• Records shown
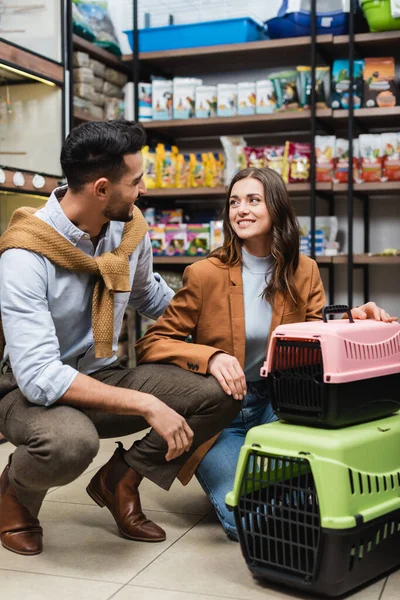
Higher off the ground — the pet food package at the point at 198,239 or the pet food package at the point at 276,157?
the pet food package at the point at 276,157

--

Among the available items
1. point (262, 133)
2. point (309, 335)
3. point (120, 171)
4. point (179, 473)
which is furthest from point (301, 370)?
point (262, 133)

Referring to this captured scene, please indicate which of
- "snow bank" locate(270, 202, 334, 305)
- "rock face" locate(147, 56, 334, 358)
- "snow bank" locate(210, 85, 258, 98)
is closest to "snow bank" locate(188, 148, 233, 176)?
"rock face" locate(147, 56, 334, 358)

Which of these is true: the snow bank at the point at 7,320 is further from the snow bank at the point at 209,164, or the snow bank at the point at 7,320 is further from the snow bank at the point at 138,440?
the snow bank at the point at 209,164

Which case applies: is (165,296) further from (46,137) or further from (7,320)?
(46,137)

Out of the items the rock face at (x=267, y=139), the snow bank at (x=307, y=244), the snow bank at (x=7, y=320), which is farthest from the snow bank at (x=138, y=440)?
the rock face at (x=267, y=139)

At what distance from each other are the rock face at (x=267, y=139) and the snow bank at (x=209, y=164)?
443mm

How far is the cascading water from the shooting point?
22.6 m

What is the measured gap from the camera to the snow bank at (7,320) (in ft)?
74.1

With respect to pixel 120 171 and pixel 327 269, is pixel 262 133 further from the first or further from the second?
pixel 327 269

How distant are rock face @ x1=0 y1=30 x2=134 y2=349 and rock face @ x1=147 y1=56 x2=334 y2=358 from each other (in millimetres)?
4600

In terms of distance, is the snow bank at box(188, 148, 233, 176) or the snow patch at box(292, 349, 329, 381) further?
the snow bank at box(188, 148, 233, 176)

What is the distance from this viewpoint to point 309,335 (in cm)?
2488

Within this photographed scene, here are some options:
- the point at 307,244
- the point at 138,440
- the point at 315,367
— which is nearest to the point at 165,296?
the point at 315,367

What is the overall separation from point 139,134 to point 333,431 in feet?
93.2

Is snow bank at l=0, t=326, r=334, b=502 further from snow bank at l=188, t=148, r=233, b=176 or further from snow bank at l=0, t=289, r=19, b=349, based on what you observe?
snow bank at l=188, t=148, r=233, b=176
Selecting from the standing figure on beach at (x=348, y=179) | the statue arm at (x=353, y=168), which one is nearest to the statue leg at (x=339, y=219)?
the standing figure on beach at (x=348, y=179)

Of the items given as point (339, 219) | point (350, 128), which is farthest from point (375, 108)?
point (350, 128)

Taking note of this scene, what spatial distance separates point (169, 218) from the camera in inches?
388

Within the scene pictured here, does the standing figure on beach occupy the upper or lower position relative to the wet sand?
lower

• Given task
Find every line in the records that contains the word "nearest" and copy each of those lines.

• The reply
— which is nearest to the point at 165,296?
Selecting from the standing figure on beach at (x=348, y=179) | the statue arm at (x=353, y=168), which one is nearest to the statue leg at (x=339, y=219)?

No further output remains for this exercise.